Правда, статуса действующего лица племянница и там пока не получила. Трудно у них со статусом. Действия мало, даже на действующих лиц не хватает. Вот вырубят вишневый сад, расчистят место для действия, тогда люди понадобятся, кто был ничем, тот станет всем.
А племяннице нравится этот сад, она бы в нем ничего не трогала. Но у нее без статуса никто спрашивать не станет. Только и разрешают, что вишни с деревьев рвать. Наестся племянница вишен по самую завязку, а потом носится по саду, как угорелая, сгоняет вес. Может, от этого изобилия у нее появляется ностальгия. Все-таки «Ревизор» не такая уж никудышная пьеса, есть и у нее свои достоинства. По крайней мере, никого не убили, не зарезали, как в каком-нибудь «Короле Лире».
Пишет племянница письма на родину, интересуется, как там и что. Особенно про Бобчинского спрашивает. Ей, когда она здесь жила, нравился Добчинский, но она забыла, перепутала и теперь спрашивает про Бобчинского. А почтмейстер, по своему обыкновению, все письма немножко распечатывает и прочитывает. А потом распускает слух, будто жена Бобчинского в Добчинского влюблена, хотя ни про какую жену в письмах племянницы не говорится.
Сказано — комедия. А еще Ивана Лазаревича Растаковским назвали. Дескать, у них все таковские, а он один растаковский. Да если к ним как следует приглядеться, они тут все не только растаковские, а распротаковские. И комедия эта распротаковская, распроэтаковская, хотя и к ней, конечно, можно привыкнуть.
Был тут один автор, написал пародию на эту комедию. А в какой комедии это любят? Убрали этого автора, куда-то выслали, вычеркнули из действующих лиц. Но пародия где-то осталась, пародии не горят. На все эти комедии пародии не горят. Придет время, извлекут на свет пародию на комедию, вот когда можно будет по-настоящему посмеяться!
Полюбил Чепух Балбесу
Мир литературы не меньше заселен, чем мир действительности, и в нем те же проблемы. Кому-то выпадает всю жизнь прозябать в графоманской писанине, а другой без всяких на то заслуг пролезет в гениальное творение и примется наводить в нем свои порядки. Какой-нибудь Рошфор, негодяй из негодяев, обоснуется в «Трех мушкетерах», да не на задворках, а поближе к главным действующим лицам, пытаясь их вытеснить и занять в романе магистральное положение. Или Плюшкин, оборванец и крохобор. До самих «Мертвых душ» добрался. Ему бы благодарить судьбу, что попал в классическое произведение, а он недоволен. И будет он брюзжать, жаловаться на несовершенства великого сочинения, и будет требовать более справедливого расположения глав, перераспределения метафор, сравнений и эпитетов. А то и коренной реформы сюжета — вот даже до чего может дойти.

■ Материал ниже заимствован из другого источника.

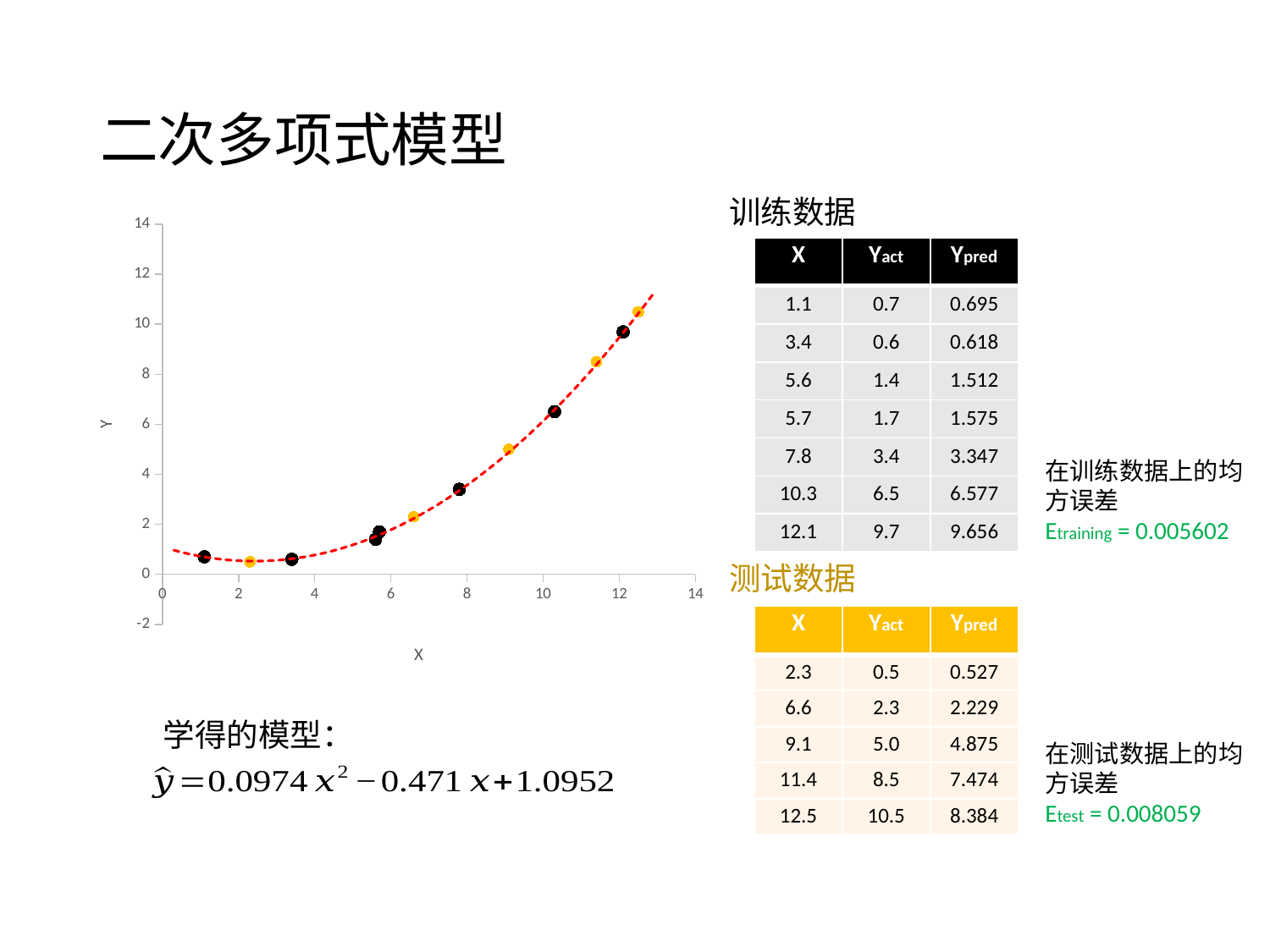
Is the Y value of the rightmost plotted point greater or less than 8? greater How many black data points are plotted on the chart? 7 Is the Y value of the plotted point near X = 8 greater or less than 4? less According to the training data table, what is the actual Y value (Yact) for X = 12.1? 9.7 What is the minimum value shown on the chart's Y axis? -2 How many yellow data points are plotted on the chart? 5 Which plotted point has the highest Y value, the one at X = 12.5 or the one at X = 12.1? X = 12.5 How many data points are plotted on the chart in total? 12 What is the maximum value shown on the chart's Y axis? 14 Do the plotted Y values generally rise or fall as X increases from 4 to 12? rise Is the Y value of the plotted point near X = 1 greater or less than 2? less What kind of chart is shown on the slide? scatter chart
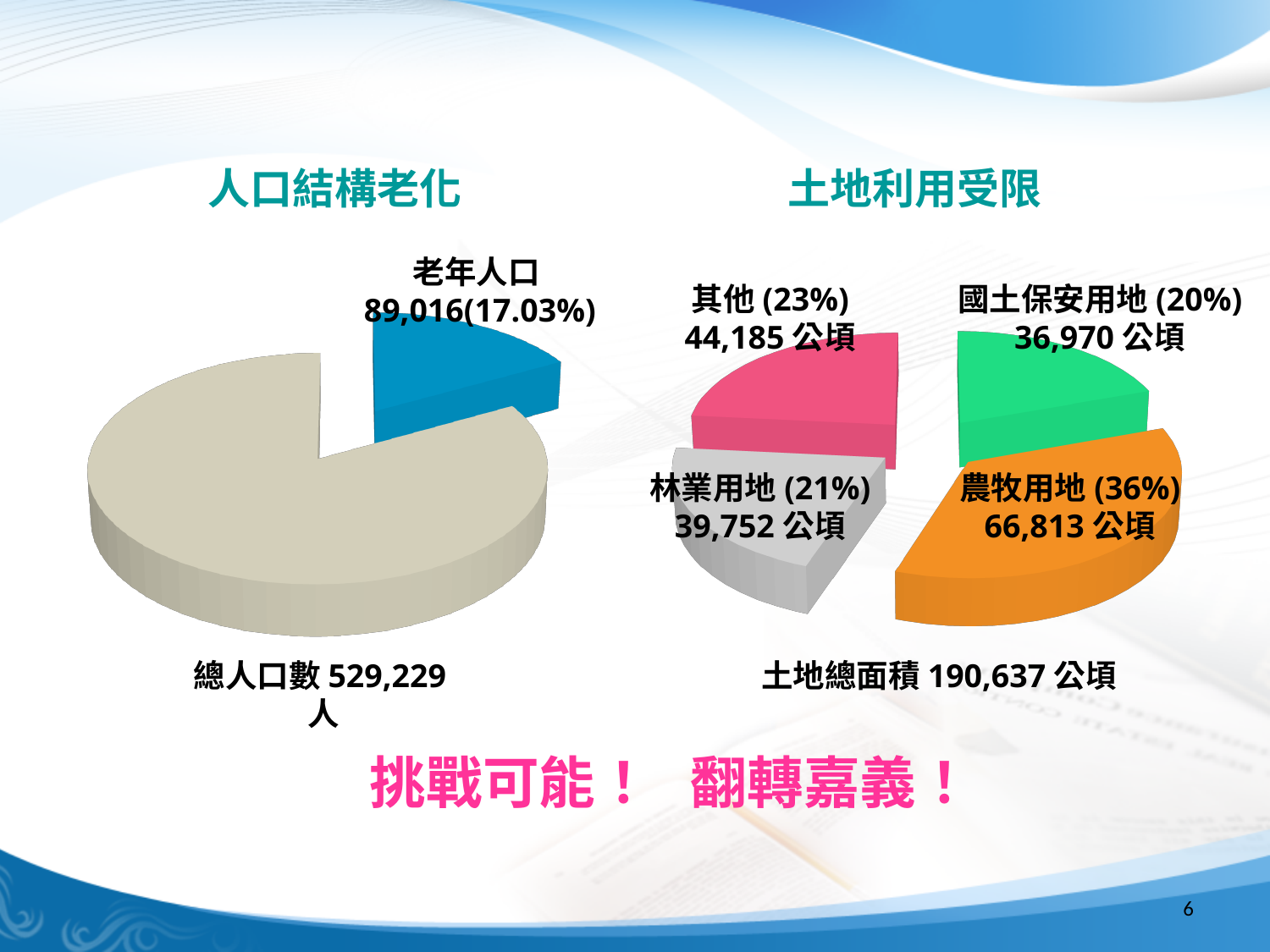
In the 土地利用受限 chart on the right, what percentage share does 國土保安用地 have? 20% In the 土地利用受限 chart on the right, what is the difference in area between 農牧用地 and 林業用地? 27,061 公頃 In the 土地利用受限 chart on the right, what percentage share does 其他 have? 23% In the 土地利用受限 chart on the right, what is the area for 林業用地? 39,752 公頃 In the 土地利用受限 chart on the right, which category has the smallest area? 國土保安用地 In the 人口結構老化 chart on the left, what is the value shown for 老年人口? 89,016(17.03%) What total land area is stated below the 土地利用受限 chart on the right? 190,637 公頃 In the 土地利用受限 chart on the right, how many slices does the pie have? 4 What kind of chart is the 人口結構老化 chart on the left? Pie chart In the 人口結構老化 chart on the left, what share of the total population is 老年人口? 17.03% In the 土地利用受限 chart on the right, which category has the largest area? 農牧用地 In the 土地利用受限 chart on the right, what is the area for 農牧用地? 66,813 公頃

Как-то Шиманский совершенно случайно встретил дедушку Ваньки Жукова. Тот клял на чем свет автора знаменитого рассказа. Ведь мог же, мог подсказать ребенку правильный адрес — не подсказал. Только усмехался в душе, когда бедный Ванька писал на конверте: «На деревню дедушке». А ведь он, автор, человек грамотный, он знал, что по этому адресу письмо не дойдет. Вот такие у нас авторы, а еще Чеховы называются.
Но они хоть талантливые писатели, пишут великие произведения. Однако и в бездарных далеко не все так благополучно, как видится на первый взгляд. Серятина ведет извечную борьбу за статус шедевра. Она интригует обращается во все инстанции, требуя для своих дубовых персонажей нарицательного употребления, а для бессмысленных и безграмотных фраз — популярности крылатых выражений. Она любит себя, убогую. Восхищается собой смехотворной.
Чем бездарней произведение, тем больше в нем патриотов. Родная мура принимается на ура, потому что это своя мура, своя белиберда, своя ахинея. Как поется в народной песне, полюбил Чепух Балбесу, а она: «Иди ты к бесу! Не хочу с тобою быть, буду Родину любить!»
В таких условиях и сам становишься белибердом, ахинеем, несуразом в лучшем случае. Разницы между ними никакой, они отличаются лишь занимаемым положением. Кто-то главный герой, кто-то второстепенный, кто-то эпизодический, но все герои. Совершенно неизвестно, за что. Потому что все они патриоты, каждый верен своему произведению и ни на какое другое произведение его не променяет. Пусть это графомания, пусть бред сивой кобылы, но своей кобылы, а не чужой.
Однажды Шиманский попал в такую бредятину. Она была огорожена высоким забором, который мог бы показаться Китайской стеной, если б забористые слова были написаны по-китайски. Для не сведущих в подобных словах следует пояснить, что забористый — это написанный на заборе («Словарь забористых выражений»).